● **THINGS TO DO**
[1] In the thread about a lump on a horse's leg, what is the name of CharliGirl's gelding that is sensitive to bug bites?
[2] Write the next part of the thread about a lump on a horse's leg, picking up right after its last line.

● **SELECTED EXCERPT**
☆ ☆ ☆ ☆ ☆ ☆ ☆

# Lump on leg



## riccil0ve (Mar 28, 2009)

If it was a bowed tendon, your horse would most likely be three-legged LAME. Is the lump on the back or the inside of his leg? Is it soft and mushy, or hard and bone-like? Is it warm? Without knowing any more, my guess is a splint.


----------



## CharliGirl (Nov 16, 2009)

I'm thinking split also. Could you post a picture of it?

Does your horse have any of these bumps anywhere else? One of my geldings, Scotch, is very sensitive to bug bites. He sometimes gets little swelled "lumps" for a few days after a bite.


----------



## kaydeebug (Aug 10, 2010)

sometimes if they get caught into something... theyll get a knot in there leg/foot/etc they wil;l most likely have that forever but will be ineffective. if its bow tendon then like said hell be lame forever. we had a horse that had a hole in his coffin bone and bowed tendon all in the same foot. it sucked


----------



## smrobs (Jul 30, 2008)

☆ ☆ ☆ ☆ ☆ ☆ ☆

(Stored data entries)
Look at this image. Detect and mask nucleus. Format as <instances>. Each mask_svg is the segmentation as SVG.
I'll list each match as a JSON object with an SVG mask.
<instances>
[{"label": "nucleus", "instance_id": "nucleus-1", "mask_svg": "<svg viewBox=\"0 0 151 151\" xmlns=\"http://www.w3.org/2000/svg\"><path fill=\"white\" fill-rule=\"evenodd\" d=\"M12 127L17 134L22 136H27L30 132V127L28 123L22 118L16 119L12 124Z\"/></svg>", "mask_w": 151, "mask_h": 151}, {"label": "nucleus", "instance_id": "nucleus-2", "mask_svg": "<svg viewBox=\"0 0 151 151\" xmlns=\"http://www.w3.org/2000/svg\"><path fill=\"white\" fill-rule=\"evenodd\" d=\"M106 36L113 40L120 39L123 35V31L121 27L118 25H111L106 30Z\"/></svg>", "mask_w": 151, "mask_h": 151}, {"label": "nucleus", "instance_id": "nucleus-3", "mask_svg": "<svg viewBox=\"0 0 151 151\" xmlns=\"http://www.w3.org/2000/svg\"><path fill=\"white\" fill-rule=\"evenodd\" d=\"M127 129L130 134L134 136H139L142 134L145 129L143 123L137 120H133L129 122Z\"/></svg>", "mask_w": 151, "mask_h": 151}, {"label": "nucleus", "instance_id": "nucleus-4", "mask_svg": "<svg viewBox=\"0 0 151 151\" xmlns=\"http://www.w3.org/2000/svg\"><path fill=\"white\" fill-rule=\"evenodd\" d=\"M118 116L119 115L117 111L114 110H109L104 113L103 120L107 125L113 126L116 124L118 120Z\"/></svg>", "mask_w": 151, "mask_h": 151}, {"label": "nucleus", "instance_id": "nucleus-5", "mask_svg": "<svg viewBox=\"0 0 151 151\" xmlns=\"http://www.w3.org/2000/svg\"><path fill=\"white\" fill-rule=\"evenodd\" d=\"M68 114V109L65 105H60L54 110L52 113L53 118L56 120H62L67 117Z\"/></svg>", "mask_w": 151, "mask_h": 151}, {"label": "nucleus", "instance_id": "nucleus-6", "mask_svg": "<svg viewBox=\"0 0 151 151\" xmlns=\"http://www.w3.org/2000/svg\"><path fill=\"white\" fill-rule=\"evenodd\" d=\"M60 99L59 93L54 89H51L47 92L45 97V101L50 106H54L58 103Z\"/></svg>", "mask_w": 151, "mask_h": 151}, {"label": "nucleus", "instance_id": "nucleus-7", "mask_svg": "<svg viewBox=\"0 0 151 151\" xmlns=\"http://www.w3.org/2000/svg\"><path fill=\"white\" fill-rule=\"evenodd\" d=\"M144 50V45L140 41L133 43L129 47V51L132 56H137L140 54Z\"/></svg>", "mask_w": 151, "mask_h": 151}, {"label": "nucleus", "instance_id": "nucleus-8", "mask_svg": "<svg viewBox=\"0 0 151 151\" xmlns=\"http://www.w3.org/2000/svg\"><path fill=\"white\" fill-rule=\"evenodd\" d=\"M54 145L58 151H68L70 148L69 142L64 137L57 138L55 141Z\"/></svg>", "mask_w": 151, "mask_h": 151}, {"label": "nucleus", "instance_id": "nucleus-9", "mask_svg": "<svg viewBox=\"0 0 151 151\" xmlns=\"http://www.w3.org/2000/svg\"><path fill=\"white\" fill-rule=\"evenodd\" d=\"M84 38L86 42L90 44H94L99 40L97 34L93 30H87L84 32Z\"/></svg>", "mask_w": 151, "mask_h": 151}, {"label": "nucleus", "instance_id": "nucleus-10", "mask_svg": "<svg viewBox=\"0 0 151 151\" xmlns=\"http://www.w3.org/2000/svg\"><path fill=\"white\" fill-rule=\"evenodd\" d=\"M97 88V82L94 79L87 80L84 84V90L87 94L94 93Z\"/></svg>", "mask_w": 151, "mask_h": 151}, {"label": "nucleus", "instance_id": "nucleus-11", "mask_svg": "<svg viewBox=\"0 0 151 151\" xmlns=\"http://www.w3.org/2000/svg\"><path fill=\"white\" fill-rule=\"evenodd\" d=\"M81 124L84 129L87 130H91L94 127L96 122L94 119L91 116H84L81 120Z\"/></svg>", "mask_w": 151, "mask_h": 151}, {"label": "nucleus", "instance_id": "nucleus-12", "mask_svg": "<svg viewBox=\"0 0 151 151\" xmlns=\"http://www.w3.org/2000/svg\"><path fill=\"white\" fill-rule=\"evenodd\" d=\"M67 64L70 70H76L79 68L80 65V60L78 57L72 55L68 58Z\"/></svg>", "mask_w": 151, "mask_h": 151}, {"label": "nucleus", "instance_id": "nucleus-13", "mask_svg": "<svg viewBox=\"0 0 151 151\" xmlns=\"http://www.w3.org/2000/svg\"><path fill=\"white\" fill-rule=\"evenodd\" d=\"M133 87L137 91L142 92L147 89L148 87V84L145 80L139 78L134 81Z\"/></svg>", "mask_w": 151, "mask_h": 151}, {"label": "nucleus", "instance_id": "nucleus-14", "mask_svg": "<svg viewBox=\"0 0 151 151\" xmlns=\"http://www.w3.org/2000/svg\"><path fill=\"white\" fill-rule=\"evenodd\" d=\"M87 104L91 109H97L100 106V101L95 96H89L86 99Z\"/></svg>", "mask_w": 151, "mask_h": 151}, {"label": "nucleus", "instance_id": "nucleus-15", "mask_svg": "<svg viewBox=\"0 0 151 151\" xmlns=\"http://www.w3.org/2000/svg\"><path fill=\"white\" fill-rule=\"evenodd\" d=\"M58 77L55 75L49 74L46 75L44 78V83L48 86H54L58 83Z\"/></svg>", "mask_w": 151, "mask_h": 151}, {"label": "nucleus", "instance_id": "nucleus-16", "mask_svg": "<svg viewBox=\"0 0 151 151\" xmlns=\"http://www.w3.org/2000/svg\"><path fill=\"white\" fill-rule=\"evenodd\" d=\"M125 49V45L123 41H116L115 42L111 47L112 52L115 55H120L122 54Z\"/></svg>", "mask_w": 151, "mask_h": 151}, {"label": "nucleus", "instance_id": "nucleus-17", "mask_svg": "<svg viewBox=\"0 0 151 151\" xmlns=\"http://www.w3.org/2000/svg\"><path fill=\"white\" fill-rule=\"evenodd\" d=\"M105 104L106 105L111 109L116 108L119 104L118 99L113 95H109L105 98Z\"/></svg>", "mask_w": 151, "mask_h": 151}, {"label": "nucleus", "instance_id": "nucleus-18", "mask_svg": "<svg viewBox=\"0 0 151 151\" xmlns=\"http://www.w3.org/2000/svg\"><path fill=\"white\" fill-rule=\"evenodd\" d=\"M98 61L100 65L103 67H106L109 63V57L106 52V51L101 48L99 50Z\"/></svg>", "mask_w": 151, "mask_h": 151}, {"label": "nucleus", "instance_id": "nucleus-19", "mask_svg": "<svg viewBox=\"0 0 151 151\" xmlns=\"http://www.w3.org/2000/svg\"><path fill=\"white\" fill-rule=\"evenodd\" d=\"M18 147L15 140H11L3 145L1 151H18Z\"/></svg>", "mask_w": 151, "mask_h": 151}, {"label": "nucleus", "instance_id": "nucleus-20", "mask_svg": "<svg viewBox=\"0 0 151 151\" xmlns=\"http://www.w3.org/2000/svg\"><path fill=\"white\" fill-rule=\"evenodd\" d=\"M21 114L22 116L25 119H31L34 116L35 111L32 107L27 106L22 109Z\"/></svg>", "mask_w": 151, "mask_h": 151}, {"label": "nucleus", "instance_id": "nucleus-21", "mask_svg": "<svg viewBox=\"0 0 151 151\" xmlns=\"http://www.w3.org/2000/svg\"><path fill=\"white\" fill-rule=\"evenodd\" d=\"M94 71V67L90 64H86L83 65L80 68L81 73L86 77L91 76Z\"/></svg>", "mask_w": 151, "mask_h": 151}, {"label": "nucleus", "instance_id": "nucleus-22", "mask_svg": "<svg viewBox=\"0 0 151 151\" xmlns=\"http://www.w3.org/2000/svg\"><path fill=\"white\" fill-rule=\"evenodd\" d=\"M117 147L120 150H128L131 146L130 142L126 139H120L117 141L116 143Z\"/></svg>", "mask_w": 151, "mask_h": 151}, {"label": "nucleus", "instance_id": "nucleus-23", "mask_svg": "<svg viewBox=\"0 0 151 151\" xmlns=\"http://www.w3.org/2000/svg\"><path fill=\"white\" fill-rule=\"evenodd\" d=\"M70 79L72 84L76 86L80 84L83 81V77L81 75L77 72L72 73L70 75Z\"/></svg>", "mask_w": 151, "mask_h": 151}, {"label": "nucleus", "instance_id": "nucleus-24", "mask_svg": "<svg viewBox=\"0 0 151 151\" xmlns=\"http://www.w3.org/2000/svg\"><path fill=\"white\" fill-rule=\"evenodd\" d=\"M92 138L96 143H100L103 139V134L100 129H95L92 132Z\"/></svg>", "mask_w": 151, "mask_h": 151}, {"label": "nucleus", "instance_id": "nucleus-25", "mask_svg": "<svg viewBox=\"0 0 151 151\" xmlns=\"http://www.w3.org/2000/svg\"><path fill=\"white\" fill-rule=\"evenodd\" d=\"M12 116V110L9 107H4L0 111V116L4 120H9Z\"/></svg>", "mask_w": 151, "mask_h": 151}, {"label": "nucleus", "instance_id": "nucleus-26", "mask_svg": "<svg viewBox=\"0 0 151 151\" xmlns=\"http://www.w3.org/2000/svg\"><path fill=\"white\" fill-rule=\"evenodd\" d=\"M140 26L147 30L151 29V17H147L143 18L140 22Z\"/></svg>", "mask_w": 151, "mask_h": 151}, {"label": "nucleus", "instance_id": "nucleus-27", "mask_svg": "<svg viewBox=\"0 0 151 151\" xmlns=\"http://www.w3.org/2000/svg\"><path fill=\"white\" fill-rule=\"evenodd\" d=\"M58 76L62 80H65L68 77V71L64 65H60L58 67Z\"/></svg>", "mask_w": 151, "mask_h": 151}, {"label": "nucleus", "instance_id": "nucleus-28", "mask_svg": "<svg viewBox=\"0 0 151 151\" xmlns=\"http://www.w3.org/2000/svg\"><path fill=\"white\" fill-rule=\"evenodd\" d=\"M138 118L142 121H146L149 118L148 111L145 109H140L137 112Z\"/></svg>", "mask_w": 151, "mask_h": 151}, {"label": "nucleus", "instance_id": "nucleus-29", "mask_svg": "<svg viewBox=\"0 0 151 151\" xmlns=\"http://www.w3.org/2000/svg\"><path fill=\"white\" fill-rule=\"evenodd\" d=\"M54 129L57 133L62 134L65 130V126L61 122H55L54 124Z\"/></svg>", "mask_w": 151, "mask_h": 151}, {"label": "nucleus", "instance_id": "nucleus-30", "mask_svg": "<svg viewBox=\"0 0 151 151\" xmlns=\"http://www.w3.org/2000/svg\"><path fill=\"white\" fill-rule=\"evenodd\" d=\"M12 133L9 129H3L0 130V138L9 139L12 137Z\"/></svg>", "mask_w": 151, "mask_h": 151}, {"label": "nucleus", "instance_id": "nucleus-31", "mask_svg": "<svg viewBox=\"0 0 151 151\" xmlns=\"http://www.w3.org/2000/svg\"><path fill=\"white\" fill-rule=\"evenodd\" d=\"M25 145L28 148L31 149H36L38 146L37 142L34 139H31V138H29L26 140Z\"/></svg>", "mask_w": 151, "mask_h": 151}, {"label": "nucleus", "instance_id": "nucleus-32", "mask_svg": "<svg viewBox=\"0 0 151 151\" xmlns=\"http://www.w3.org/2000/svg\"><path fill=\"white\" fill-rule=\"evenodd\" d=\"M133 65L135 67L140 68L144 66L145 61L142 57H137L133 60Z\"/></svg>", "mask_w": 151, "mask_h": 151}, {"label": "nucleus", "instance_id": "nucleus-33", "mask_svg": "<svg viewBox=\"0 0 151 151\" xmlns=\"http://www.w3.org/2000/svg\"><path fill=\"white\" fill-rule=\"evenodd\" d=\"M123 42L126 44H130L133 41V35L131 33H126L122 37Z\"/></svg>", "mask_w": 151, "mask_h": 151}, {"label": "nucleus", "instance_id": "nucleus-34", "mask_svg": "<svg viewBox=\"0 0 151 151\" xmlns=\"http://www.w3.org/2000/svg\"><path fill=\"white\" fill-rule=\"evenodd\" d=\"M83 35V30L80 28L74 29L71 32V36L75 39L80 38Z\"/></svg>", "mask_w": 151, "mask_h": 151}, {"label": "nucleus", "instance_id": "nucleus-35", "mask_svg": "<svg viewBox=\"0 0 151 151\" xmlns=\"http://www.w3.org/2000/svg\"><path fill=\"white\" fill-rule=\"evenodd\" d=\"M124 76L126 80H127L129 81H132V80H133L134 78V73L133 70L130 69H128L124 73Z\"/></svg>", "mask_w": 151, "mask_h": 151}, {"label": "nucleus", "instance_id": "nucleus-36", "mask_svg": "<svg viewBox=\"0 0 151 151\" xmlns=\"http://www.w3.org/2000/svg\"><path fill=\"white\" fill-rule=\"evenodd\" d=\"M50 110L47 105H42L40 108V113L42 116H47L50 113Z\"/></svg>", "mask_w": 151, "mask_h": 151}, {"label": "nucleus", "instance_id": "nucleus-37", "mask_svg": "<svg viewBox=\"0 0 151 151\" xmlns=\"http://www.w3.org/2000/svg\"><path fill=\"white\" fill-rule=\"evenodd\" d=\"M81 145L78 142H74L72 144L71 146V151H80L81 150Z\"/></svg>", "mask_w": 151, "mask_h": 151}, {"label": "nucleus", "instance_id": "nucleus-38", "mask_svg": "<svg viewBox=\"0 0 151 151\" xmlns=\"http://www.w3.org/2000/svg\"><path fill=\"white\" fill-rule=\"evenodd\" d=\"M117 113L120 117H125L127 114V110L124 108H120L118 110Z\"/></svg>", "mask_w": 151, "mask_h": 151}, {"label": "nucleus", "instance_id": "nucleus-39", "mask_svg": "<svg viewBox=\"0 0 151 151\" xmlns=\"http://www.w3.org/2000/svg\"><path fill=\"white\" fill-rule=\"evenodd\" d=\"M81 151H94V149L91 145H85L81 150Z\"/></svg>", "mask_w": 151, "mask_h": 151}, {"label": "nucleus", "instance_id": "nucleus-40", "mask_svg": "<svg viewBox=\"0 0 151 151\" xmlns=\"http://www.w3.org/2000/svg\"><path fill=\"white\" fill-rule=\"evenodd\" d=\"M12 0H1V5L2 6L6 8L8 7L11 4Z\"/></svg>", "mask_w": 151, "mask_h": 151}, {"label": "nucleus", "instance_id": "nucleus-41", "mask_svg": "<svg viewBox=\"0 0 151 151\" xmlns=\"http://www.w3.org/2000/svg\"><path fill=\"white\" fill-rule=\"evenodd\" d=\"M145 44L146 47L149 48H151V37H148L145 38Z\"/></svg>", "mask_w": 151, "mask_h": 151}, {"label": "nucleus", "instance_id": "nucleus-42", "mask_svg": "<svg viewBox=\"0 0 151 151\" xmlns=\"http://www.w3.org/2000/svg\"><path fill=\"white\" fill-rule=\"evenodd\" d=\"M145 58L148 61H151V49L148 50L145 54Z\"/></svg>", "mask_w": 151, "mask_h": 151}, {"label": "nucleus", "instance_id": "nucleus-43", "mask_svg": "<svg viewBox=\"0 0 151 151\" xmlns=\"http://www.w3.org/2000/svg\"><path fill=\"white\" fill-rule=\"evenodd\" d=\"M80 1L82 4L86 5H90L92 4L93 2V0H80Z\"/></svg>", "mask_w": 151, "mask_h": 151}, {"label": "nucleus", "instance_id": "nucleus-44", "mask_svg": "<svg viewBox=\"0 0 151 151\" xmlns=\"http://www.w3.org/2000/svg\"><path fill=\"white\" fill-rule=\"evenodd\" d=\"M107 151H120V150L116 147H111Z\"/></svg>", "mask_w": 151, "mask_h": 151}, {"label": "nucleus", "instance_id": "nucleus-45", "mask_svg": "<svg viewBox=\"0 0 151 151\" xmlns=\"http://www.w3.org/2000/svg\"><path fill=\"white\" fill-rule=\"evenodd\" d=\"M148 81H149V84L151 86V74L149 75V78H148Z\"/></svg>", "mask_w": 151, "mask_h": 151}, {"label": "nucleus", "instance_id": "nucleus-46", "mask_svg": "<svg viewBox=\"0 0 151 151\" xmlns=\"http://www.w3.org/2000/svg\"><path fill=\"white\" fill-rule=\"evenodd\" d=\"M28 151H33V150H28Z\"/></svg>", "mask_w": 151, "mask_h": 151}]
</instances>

☆ ☆ ☆ ☆ ☆ ☆ ☆

● **WRITTEN RESPONSES**
[1] Scotch

[2]
My first guess would be a splint too but it is hard to tell without at least a picture. If it is a splint, then it isn't anything to worry about. After they are healed, it is just a cosmetic thing. I have a horse that has multiple splints on both front legs and while they look hideous, he has never taken a lame step.


----------



## riccil0ve (Mar 28, 2009)

kaydeebug said:


> if its bow tendon then like said hell be lame forever.


That is incorrect. Bowed tendons can and do heal, leaving you with a decent, sound horse. It happens a lot in racers though, and after a bow, they will never be sound to race, maybe not sound to jump, but definitely can be sound enough for dressage, trails, pleasure, etc.


----------



## kaydeebug (Aug 10, 2010)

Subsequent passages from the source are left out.